Zitat von boeseHelene
die Arbeitnehmer bezahlen die Rente richtig, aber niemand sagt das aus einem Kind mal ein Arbeitnehmer werden muss dafür gibt es die verschiedensten Gründe wie Krankheit, findet keinen Job, wird Beamter oder das Kind wandert als Erwachsener aus.

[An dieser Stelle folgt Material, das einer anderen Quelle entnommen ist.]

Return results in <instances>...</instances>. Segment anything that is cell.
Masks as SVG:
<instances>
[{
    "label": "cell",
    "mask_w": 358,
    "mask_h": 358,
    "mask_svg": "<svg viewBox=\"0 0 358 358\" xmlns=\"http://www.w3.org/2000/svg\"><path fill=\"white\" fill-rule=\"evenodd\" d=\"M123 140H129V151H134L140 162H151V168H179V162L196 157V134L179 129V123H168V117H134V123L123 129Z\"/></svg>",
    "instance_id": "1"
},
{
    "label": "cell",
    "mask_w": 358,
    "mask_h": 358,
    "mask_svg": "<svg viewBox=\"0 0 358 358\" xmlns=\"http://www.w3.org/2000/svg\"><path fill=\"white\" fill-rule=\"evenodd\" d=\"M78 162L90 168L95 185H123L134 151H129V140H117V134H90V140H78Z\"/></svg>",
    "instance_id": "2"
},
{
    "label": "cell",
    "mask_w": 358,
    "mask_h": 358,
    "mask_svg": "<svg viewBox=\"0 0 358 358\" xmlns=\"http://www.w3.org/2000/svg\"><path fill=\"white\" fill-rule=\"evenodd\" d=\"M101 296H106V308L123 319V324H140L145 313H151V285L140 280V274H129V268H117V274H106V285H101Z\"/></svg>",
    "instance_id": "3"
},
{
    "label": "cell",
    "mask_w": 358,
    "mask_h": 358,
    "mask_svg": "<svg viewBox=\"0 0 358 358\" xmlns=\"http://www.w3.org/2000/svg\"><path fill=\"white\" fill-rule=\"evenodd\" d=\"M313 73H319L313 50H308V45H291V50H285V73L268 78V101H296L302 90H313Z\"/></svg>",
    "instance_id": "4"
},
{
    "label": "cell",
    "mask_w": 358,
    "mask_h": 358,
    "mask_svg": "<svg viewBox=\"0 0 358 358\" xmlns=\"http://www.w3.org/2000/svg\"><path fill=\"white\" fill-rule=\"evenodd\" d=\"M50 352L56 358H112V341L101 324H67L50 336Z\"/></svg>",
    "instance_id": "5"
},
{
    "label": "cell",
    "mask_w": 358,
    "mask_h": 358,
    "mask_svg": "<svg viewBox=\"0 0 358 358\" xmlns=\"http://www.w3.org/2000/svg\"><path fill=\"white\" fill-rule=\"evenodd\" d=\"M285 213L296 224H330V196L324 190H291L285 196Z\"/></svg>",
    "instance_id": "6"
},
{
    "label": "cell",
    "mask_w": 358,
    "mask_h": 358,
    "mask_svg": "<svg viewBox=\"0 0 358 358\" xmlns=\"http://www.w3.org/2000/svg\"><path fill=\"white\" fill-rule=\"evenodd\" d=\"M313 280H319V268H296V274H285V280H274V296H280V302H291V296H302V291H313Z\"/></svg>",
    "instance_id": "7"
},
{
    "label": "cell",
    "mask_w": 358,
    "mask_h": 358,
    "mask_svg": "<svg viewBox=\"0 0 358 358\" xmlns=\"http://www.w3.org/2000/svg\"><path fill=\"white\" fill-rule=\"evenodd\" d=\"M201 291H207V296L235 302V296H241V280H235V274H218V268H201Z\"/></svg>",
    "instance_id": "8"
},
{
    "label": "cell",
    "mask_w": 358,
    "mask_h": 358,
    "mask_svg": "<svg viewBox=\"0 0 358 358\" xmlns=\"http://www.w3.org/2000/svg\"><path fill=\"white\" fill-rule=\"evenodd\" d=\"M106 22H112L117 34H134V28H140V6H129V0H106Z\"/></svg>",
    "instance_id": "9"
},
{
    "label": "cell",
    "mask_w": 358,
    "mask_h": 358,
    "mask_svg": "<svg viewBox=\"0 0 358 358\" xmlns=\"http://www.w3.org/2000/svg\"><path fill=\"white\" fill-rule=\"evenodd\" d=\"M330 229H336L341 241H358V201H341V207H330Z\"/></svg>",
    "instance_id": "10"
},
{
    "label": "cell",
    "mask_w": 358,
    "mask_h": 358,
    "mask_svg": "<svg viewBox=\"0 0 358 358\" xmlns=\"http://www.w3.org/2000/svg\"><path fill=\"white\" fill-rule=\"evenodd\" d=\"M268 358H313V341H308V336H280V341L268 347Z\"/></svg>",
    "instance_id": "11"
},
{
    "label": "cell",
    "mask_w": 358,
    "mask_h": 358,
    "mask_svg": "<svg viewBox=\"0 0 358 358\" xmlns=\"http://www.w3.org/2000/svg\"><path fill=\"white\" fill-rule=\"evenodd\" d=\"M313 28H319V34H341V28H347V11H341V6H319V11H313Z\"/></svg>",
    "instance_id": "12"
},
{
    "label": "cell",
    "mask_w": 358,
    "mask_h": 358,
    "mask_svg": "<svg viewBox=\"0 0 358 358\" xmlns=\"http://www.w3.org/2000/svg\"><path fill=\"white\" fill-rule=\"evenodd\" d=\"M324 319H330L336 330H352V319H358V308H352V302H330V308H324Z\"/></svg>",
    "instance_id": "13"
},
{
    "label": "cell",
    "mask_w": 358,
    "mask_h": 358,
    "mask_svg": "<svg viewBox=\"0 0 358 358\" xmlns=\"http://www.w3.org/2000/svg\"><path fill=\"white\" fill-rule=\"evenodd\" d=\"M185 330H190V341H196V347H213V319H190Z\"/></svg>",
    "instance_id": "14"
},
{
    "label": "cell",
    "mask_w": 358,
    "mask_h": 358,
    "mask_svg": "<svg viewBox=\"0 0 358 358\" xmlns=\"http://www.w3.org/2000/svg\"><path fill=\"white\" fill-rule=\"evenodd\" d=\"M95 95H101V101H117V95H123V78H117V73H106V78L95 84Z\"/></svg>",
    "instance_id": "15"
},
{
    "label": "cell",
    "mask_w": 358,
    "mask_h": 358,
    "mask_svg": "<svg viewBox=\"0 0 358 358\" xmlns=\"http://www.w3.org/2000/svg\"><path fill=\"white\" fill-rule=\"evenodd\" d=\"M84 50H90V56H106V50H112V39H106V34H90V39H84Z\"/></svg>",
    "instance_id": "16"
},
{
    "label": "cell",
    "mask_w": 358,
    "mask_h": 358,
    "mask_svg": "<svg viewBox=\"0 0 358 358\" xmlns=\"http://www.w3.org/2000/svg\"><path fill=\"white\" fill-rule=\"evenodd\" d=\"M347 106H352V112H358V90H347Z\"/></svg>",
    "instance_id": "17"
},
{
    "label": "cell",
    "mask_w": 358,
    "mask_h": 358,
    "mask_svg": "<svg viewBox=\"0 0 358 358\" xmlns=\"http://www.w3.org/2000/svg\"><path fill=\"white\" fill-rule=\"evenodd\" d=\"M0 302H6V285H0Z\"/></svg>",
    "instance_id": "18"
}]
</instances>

Und wie groß ist der Anteil derer, die auswandern, krank werden usw.? Beamte zählen nicht, denn auch wenn sie jetzt nicht direkt in die Rente einzahlen, leisten auch die ihre Anteile an der Gesellschaft, die niemand leisten kann, wenn keiner mehr im arbeitsfähigen Alter ist? - Arbeitslose lasse ich wohl noch durchgehen, aber es ist anzunehmen, dass es, wenn die Demografie-Entwicklung unverändert weitergeht, eher zu wenige AN gibt. (Es sei denn, es gibt bis zu Ihrer Pensionierung genug Roboter, um Sie medizinisch zu behandeln, in Geschäften die Regale gefüllt zu halten - Selbstbedienungskassen gibt es ja schon - , Ihnen Rollatoren und Hörgeräte zu bauen und Ihnen den Hintern abzuwischen.)